I loved the prose; the descriptions of the world, the detail given to Triss and the sheer imagery of her character was outstanding tbh. Also, the reveal? I did not see it coming, guys. What a good everything when a book can wrap you in its story so successfully. Gullstruck Island is still my favourite novel of hers, but Cuckoo Song was a fantastic addition to Hardinge’s works and I really hope a lot of people read it because it deserves to be read and talked about more.

8 comments on “Cuckoo Song by Frances Hardinge

  1. Librarian Lavender 14/05/2014 1:52 pm

    The cover alone is scary already, I love it! I can’t wait to read this book, it sounds amazing!

    • Tatum 15/05/2014 11:01 pm


  2. Jessica @ Rabid Reads 14/05/2014 2:55 pm

    I haven’t read anything by this author (or truthfully, even heard of her–SORRY!), but I am seriously curious now. This book sounds like a dark fairy tale what with the unbreakable bargains and impossible places. AND being one of four sisters, I always have a soft spot for books that emphasize that relationship. Definitely checking this out. Wonderful review!

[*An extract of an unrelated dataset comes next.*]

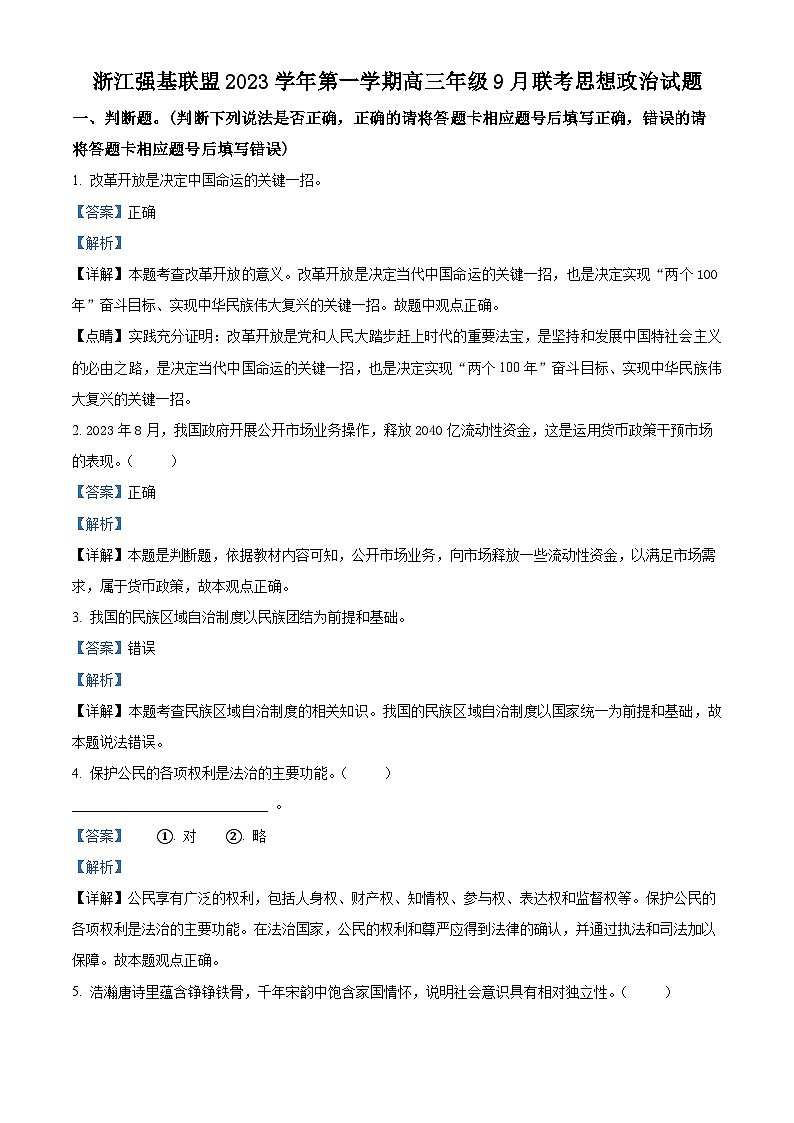 浙江省强基联盟2023-2024学年高三政治上学期9月联考试题(Word版附解析)01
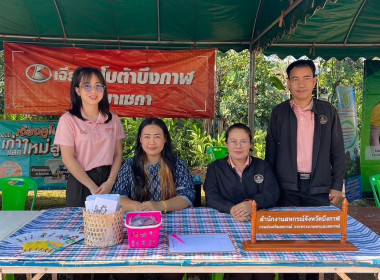 ร่วมงานและให้บริการด้านการเกษตรในงานวันถ่ายทอดเทคโนโลยีเพื่อเริ่มต้นฤดูกาลผลิตใหม่ (Field day) ปี 2567 ... พารามิเตอร์รูปภาพ 14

    • Tatum 15/05/2014 11:05 pm

      She writes the kind of books you describe so I’d definitely recommend checking out some of her other stuff 😀

  3. Natalie 15/05/2014 12:07 pm

    Everything you have said about this one entices me. Especially the sisterhood! Both sisters being great characters, and siblings that drive each other mad but love each other dearly? Glad you reviewed this one or I’d never have heard of it!

    • Tatum 15/05/2014 11:06 pm

      Heeeeeeeeeeeee, it is my mission in life for everyone to learn about Frances Hardinge tbh. I’m so glad I got you interested 😀

  4. Rachel 16/05/2014 2:20 pm

    Ohhhh dear. This is currently in my DNF pile – I wrote about it here ( but didn’t reference it. It took me forever to get into it and I wasn’t really enjoying it so looked it up on goodreads and saw so many people gushing about his author (I wasn’t familiar), I loved the cover and expected great things from this read, but I found it to be quite slow. I wanted to keep going to see what the outcome would be (which you have me intrigued over!) but it really put me in a slump!

  5. Jaden @ Booklol16 17/05/2014 3:38 pm

    Do went read the Cuckoo Song but it will be my first Hardinge book but have heard of her.